## What you are asked to do
What lines below include the word "Vietnam"? Copy each one.

## Material to process
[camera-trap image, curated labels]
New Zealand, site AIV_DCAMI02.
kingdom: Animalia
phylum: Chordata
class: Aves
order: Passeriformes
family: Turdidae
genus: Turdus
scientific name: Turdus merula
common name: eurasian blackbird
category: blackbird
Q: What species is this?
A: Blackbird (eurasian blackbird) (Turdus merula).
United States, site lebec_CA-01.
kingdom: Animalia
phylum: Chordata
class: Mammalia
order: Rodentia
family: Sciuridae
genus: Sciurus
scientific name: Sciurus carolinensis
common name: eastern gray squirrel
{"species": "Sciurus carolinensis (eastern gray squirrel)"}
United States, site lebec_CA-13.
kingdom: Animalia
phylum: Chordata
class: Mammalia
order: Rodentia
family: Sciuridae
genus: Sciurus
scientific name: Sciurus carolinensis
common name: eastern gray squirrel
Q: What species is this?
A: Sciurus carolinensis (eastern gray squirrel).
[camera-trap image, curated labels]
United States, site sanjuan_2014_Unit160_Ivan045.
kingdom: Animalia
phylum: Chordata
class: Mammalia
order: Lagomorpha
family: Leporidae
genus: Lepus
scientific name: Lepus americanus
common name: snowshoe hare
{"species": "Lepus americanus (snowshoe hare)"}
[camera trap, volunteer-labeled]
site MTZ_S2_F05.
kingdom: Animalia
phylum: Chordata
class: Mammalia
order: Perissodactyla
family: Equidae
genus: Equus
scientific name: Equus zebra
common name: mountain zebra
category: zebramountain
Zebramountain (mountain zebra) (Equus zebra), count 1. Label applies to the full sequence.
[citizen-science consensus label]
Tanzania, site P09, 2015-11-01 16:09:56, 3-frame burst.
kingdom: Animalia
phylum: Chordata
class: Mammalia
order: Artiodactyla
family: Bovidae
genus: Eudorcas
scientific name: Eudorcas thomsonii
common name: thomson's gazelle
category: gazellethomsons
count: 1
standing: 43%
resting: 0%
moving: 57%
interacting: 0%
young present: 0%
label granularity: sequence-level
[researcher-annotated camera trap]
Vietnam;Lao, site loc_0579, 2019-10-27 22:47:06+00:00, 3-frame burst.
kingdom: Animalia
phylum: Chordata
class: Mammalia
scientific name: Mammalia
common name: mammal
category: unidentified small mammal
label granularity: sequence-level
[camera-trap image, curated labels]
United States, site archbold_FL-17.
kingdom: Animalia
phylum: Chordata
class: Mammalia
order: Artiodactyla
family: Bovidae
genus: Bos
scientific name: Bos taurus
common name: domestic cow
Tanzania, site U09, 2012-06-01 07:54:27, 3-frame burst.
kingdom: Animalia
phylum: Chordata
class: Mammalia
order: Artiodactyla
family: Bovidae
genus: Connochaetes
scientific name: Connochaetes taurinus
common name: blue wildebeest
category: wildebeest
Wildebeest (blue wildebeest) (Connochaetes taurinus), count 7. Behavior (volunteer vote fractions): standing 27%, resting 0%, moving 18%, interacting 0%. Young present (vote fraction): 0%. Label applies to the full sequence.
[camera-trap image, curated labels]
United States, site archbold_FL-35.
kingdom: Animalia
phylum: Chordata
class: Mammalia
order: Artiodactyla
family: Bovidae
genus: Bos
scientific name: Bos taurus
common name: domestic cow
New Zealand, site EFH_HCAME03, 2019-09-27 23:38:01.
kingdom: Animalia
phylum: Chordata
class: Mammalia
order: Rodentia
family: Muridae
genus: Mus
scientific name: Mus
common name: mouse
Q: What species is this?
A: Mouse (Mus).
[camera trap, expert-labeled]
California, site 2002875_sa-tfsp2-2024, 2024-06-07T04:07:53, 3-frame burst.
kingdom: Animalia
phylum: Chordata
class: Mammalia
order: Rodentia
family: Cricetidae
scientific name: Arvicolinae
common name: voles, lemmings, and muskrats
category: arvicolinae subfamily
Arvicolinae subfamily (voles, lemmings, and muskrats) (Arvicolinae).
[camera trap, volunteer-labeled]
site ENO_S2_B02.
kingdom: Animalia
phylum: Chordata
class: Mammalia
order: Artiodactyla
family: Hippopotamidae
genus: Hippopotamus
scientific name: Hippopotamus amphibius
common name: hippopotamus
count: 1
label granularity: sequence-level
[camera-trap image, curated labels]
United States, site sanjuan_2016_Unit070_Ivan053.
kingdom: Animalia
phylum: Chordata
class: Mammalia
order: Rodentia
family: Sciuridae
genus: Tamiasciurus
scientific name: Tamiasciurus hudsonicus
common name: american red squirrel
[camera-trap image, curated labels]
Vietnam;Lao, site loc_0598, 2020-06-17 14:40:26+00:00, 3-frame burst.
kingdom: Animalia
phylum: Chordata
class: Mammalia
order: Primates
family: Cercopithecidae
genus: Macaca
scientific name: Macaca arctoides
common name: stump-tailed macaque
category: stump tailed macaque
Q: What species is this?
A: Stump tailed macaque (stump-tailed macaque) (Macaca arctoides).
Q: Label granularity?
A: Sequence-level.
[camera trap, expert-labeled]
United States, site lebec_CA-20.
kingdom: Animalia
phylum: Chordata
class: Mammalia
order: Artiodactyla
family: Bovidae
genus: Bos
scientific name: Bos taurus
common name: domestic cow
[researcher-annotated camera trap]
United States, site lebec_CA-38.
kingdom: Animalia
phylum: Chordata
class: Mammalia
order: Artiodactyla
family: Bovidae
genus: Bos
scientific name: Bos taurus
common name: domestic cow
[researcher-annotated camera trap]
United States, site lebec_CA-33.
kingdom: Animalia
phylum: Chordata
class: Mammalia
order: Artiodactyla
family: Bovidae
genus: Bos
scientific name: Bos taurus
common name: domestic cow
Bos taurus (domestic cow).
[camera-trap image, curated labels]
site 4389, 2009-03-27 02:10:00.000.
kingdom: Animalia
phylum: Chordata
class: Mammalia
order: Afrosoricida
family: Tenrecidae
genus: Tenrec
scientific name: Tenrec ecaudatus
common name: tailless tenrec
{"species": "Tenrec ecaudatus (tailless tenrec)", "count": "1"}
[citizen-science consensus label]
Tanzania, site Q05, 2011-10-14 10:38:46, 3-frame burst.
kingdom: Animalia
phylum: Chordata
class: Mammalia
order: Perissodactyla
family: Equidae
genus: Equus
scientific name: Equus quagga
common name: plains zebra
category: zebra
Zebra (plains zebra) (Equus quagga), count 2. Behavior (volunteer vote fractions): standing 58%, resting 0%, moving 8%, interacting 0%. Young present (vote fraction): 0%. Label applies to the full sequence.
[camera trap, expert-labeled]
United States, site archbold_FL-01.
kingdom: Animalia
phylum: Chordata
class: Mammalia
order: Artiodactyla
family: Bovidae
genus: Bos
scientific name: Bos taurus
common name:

## Exercise result
Vietnam;Lao, site loc_0579, 2019-10-27 22:47:06+00:00, 3-frame burst.
Vietnam;Lao, site loc_0598, 2020-06-17 14:40:26+00:00, 3-frame burst.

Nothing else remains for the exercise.